Daniel, de 18 anos, era o último dos transplantados. Conversávamos bastante quando nos encontrávamos e me lembro de uma vez em que comentava com ele sobre a sonda urinária que todos os pacientes precisavam usar. Durante 5 dias, aquilo foi extremamente incomodo e doloroso. Foi um dos piores momentos de todo o meu processo. Ele me disse que não se lembrava, pois na época que ele precisou usar a sonda, tinha tido uma parada cardíaca e ficou em coma por 9 dias na UTI. Depois eu descobri que ele já tinha tido uma úlcera e também uma trombose. Nunca mais falei da sonda urinária e lembrei: eu não tinha o direito de reclamar de nada.  Ricardo voltou para casa após 100 dias de transplante (Foto: Reprodução) Após 100 dias de transplante, estava finalmente liberado voltar para casa, desde que me apresentasse a cada 2 meses no hospital para exames e consulta. A volta para casa foi ótima, abracei minha avó, minha família e todos os meus amigos. 

Quase 9 meses de batalha eu estou, talvez, na melhor fase da minha vida.
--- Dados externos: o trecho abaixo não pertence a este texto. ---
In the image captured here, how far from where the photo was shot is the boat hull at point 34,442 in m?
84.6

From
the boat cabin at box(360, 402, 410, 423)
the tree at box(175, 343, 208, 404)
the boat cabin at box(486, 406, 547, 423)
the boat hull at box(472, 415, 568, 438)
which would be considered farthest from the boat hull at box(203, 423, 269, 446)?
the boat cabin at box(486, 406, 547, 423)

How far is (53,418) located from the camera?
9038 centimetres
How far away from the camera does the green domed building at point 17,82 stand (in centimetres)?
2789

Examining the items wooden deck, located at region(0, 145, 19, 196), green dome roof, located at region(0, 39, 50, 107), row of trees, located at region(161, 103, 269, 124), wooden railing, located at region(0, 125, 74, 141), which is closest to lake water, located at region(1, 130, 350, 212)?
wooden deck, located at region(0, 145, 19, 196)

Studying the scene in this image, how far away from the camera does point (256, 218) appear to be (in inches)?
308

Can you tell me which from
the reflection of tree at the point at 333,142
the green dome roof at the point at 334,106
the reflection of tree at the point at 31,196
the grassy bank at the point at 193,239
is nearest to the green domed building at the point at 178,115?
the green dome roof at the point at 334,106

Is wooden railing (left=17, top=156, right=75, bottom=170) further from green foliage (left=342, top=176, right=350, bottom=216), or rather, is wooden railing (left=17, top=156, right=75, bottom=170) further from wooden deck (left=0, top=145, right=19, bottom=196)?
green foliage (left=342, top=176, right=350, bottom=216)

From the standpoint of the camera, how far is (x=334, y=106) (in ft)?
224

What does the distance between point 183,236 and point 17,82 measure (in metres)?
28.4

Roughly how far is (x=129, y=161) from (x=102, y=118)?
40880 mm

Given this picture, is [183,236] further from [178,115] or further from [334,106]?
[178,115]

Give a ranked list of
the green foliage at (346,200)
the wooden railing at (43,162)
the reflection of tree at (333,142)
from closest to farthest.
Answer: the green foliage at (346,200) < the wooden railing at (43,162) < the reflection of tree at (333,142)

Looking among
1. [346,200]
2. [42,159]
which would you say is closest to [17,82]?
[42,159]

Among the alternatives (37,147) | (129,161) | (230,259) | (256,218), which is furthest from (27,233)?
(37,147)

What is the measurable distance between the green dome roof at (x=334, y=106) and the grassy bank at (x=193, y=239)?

É verdade que ainda estou em tratamento, tomo muitos remédios e tenho algumas restrições, mas, ao completar um ano, daqui a 3 meses, vou estar completamente livre, sem sequelas e restrições, sem precisar tomar mais nenhum remédio. Eu vou levar uma vida normal.

Vivo nessa expectativa, mas sobretudo na expectativa de conhecer o meu doador anônimo, o meu herói da vida real. Caso ele autorize, eu poderei conhecê-lo após também daqui a 3 meses. Irei aonde quer que ele esteja para dizer pessoalmente o meu obrigado. Hoje a minha vida voltou ao normal. E obviamente voltaram os problemas do dia a dia, que todo mundo tem. Às vezes, durante a noite, eu vou me deitar chateado com algum problema e dou risada de mim mesmo. A gente só tem problemas porque vive e, ainda bem, tive minha segunda chance e posso resolvê-los. Os dias ruins só acontecem para que a gente possa valorizar os dias bons. Eu não posso reclamar de nada. 

Seja o herói de alguém. Doe Medula".